Extract the stretch of the records below from the line containing "How far from the camera was" through the end of the records, reproducing each line word for word.

───── Dataset excerpts ─────

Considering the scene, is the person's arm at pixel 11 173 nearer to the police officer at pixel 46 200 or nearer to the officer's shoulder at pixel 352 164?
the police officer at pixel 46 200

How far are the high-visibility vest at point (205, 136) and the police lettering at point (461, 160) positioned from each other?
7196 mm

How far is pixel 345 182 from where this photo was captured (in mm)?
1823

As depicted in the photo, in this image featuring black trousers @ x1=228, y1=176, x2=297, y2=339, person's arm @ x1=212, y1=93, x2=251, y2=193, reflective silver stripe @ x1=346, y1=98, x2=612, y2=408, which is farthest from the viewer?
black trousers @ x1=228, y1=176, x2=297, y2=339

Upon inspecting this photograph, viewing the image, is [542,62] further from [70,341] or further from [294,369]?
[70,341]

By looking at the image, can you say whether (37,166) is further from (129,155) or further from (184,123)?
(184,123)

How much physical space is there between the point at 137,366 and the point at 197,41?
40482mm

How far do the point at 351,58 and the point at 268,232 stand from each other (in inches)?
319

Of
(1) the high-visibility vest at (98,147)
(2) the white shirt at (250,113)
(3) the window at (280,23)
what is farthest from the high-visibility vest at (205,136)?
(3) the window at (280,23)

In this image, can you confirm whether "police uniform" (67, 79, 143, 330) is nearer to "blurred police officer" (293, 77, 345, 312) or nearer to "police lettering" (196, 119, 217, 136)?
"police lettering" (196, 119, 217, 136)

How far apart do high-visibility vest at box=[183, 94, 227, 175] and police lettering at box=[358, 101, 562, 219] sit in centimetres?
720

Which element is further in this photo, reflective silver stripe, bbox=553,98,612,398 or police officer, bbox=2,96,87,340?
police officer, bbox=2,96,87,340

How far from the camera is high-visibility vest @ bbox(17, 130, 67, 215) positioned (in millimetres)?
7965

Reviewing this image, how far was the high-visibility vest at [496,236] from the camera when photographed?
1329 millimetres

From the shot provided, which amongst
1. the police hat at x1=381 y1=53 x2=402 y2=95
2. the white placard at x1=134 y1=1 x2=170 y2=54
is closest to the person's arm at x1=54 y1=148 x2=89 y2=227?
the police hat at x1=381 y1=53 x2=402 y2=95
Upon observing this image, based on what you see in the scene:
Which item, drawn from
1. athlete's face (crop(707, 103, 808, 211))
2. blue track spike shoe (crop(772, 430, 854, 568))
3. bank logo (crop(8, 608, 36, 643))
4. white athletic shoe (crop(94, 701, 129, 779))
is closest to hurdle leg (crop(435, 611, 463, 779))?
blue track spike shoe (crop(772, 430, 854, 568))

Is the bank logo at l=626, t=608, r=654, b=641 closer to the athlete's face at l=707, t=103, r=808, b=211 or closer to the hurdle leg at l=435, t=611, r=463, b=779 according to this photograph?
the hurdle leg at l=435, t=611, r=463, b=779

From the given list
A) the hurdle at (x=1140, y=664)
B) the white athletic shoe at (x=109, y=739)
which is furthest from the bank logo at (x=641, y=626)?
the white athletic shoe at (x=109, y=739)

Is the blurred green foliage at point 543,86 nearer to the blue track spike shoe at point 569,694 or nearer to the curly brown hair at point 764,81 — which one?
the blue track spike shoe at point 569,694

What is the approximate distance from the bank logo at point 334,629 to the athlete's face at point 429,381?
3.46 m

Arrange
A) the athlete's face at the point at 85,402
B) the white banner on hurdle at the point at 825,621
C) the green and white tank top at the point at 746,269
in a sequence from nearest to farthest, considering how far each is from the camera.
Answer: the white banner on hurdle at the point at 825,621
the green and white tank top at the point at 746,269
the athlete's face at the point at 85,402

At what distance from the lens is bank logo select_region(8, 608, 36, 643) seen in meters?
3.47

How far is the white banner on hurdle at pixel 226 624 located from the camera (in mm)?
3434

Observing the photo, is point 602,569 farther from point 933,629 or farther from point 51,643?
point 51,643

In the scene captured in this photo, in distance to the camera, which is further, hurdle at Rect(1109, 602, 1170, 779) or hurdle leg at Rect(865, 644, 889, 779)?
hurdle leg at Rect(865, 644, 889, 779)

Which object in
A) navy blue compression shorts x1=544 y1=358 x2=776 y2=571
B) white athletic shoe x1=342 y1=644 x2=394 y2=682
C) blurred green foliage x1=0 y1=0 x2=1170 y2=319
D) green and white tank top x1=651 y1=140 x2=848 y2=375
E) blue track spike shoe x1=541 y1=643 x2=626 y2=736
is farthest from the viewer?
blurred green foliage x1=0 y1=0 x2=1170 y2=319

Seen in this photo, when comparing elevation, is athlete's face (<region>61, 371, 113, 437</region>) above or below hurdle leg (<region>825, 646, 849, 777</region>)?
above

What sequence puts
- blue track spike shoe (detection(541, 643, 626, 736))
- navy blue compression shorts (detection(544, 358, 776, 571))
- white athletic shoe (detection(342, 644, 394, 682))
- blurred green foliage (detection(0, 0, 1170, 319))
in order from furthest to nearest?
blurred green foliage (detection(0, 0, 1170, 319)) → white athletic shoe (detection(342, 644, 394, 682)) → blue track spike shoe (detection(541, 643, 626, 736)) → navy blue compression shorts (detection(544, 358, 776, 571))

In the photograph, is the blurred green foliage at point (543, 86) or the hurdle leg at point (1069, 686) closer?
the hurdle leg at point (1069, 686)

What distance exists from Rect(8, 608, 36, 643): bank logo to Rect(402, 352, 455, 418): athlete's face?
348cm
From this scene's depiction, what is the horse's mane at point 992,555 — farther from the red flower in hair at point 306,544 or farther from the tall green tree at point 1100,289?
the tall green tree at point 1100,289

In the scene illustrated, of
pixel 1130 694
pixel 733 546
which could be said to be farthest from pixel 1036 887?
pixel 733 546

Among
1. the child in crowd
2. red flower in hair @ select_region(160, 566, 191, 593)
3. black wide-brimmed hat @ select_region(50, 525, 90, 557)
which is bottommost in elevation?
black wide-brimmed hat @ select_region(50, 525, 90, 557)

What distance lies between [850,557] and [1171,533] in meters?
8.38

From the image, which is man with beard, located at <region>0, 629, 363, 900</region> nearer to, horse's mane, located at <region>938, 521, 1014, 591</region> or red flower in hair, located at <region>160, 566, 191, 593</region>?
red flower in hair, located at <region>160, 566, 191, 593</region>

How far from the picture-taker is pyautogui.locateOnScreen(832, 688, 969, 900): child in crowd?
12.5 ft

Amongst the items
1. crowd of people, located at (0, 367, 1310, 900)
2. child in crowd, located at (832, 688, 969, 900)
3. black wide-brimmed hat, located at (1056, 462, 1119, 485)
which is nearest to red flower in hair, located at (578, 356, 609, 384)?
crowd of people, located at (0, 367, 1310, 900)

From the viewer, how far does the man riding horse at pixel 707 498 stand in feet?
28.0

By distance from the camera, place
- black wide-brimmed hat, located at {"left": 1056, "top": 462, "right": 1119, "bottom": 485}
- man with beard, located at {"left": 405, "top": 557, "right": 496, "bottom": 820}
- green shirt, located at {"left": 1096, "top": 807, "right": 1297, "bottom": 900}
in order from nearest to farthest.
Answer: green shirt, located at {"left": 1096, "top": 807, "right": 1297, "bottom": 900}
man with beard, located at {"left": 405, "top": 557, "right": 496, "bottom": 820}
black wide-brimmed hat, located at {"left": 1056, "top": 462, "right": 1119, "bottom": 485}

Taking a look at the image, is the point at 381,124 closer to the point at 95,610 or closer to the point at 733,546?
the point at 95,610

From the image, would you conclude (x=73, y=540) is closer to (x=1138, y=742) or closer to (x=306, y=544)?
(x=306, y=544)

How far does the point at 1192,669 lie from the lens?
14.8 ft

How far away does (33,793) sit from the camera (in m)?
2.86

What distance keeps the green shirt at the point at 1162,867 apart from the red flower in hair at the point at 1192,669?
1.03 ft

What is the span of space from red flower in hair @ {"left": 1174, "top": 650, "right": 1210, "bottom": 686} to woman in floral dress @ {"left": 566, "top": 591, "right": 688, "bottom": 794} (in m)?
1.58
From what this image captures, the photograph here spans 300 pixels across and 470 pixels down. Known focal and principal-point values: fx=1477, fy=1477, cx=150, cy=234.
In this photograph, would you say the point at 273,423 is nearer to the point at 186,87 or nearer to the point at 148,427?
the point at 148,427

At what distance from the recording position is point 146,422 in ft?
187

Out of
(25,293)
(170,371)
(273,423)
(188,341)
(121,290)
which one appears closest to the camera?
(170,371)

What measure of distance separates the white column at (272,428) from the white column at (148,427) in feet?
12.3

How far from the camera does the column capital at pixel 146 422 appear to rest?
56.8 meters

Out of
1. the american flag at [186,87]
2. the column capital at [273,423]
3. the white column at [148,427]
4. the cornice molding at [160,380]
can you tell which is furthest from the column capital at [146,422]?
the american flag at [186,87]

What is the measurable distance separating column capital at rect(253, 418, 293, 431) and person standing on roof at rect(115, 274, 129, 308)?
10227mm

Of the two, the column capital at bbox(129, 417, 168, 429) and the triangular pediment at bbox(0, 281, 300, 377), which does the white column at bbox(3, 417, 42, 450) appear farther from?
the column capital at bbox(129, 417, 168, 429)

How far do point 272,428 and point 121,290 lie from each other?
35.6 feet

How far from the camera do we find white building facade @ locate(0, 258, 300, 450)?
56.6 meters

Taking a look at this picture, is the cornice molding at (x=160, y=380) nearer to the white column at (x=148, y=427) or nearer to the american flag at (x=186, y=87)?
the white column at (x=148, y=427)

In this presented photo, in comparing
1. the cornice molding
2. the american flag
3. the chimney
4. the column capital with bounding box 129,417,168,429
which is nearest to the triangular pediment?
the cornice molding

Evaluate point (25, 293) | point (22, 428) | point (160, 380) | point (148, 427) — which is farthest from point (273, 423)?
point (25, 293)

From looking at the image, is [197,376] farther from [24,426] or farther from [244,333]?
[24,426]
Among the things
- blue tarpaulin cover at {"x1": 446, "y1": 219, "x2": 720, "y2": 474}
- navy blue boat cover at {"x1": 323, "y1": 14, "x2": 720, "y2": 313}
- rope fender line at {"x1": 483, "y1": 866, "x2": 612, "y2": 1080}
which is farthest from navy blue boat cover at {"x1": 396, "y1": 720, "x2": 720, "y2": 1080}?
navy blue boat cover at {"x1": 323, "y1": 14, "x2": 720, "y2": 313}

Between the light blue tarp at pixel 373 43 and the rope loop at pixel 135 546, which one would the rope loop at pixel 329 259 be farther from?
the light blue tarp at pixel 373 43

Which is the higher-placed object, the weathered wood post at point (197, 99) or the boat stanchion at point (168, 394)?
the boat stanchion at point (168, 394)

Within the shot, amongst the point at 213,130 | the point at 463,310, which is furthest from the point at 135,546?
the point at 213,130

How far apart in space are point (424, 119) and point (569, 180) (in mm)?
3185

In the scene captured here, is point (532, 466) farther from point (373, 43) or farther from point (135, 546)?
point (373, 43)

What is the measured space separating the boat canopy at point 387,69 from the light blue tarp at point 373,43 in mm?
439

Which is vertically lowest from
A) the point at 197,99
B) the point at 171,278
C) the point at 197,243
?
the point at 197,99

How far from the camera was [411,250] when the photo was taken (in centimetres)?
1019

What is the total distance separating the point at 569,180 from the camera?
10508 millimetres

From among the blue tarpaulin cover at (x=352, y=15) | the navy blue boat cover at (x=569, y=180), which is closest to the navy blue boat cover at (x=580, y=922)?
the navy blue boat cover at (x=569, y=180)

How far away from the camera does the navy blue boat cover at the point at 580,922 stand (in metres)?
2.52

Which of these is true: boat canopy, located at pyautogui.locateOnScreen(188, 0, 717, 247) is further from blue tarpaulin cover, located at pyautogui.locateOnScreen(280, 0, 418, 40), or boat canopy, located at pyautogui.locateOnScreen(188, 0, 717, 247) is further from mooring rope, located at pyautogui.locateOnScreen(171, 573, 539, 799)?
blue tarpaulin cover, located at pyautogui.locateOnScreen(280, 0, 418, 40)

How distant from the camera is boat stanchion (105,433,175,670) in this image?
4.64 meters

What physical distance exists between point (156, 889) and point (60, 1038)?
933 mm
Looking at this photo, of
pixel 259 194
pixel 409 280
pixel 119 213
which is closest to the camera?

─────

**Exercise answer:**
How far from the camera was [411,250] when the photo was taken (in centimetres)?
1019

What is the total distance separating the point at 569,180 from the camera?
10508 millimetres

From among the blue tarpaulin cover at (x=352, y=15) | the navy blue boat cover at (x=569, y=180), which is closest to the navy blue boat cover at (x=580, y=922)?
the navy blue boat cover at (x=569, y=180)

How far away from the camera does the navy blue boat cover at the point at 580,922 stand (in metres)?
2.52

Which of these is true: boat canopy, located at pyautogui.locateOnScreen(188, 0, 717, 247) is further from blue tarpaulin cover, located at pyautogui.locateOnScreen(280, 0, 418, 40), or boat canopy, located at pyautogui.locateOnScreen(188, 0, 717, 247) is further from mooring rope, located at pyautogui.locateOnScreen(171, 573, 539, 799)?
blue tarpaulin cover, located at pyautogui.locateOnScreen(280, 0, 418, 40)

How distant from the camera is boat stanchion (105,433,175,670) in this image?
4.64 meters

What physical distance exists between point (156, 889) and point (60, 1038)?
933 mm
Looking at this photo, of
pixel 259 194
pixel 409 280
pixel 119 213
which is closest to the camera?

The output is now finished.